[Dataset extract]:
· · · · ·

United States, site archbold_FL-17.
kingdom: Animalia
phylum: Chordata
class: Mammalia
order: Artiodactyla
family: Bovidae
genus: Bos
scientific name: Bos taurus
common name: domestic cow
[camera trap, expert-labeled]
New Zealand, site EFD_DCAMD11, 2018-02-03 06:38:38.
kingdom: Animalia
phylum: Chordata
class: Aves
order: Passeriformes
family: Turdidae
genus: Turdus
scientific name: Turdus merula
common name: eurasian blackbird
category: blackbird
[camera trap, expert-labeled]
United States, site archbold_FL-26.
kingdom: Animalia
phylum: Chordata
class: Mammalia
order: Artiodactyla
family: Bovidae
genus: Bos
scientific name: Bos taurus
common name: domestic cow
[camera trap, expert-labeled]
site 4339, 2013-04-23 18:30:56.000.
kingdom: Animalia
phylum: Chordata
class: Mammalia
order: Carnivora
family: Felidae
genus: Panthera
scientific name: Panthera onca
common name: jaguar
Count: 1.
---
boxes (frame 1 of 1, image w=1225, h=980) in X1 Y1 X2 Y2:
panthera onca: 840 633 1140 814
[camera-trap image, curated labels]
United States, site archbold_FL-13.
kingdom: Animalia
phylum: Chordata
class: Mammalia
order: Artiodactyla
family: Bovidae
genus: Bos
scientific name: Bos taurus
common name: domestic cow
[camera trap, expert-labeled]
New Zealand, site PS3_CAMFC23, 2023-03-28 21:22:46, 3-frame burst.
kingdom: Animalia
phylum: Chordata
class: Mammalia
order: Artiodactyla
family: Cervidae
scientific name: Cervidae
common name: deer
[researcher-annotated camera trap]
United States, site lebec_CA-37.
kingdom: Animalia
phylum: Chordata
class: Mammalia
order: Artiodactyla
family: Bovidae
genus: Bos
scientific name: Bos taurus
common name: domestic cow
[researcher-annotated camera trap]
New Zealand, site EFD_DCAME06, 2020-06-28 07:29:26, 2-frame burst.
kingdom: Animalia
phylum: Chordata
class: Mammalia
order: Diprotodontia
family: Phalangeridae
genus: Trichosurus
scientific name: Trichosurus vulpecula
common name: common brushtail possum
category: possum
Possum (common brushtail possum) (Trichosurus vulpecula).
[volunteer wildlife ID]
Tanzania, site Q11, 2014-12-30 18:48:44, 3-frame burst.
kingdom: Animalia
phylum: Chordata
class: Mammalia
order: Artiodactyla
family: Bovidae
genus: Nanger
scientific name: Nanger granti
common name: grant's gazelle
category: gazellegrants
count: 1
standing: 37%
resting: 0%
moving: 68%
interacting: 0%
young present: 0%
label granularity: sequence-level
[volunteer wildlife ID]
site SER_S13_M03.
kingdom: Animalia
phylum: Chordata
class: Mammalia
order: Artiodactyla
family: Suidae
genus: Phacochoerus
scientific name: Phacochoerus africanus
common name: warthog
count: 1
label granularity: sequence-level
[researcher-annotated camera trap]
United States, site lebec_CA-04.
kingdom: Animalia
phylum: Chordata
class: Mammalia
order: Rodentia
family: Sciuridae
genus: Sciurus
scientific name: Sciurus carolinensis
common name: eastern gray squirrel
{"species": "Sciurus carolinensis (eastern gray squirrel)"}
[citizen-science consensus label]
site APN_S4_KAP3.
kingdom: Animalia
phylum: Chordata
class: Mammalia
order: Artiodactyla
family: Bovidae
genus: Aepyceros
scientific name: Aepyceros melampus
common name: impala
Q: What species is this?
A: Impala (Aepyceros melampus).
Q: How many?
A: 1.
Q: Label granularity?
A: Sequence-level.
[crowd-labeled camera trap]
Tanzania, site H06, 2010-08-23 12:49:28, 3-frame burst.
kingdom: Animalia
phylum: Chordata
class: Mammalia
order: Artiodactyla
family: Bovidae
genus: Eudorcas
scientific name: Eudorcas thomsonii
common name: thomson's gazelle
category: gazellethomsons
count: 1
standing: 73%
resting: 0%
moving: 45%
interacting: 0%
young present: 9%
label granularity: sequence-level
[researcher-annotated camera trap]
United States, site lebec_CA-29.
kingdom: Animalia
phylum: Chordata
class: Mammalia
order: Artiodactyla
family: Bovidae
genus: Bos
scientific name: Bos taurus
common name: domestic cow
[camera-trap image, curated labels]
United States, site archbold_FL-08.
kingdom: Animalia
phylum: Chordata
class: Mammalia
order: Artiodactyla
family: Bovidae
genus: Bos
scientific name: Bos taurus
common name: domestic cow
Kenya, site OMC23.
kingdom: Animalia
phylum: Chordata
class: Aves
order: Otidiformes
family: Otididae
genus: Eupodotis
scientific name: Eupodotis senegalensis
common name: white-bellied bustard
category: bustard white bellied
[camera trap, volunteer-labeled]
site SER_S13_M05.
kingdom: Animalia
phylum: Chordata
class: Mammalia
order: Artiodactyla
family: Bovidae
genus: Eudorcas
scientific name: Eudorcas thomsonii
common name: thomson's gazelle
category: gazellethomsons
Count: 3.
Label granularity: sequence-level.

· · · · ·

[The problem]:
Find how many lines in the entries include the string "Tanzania", and state only the number.

[Task solution]:
2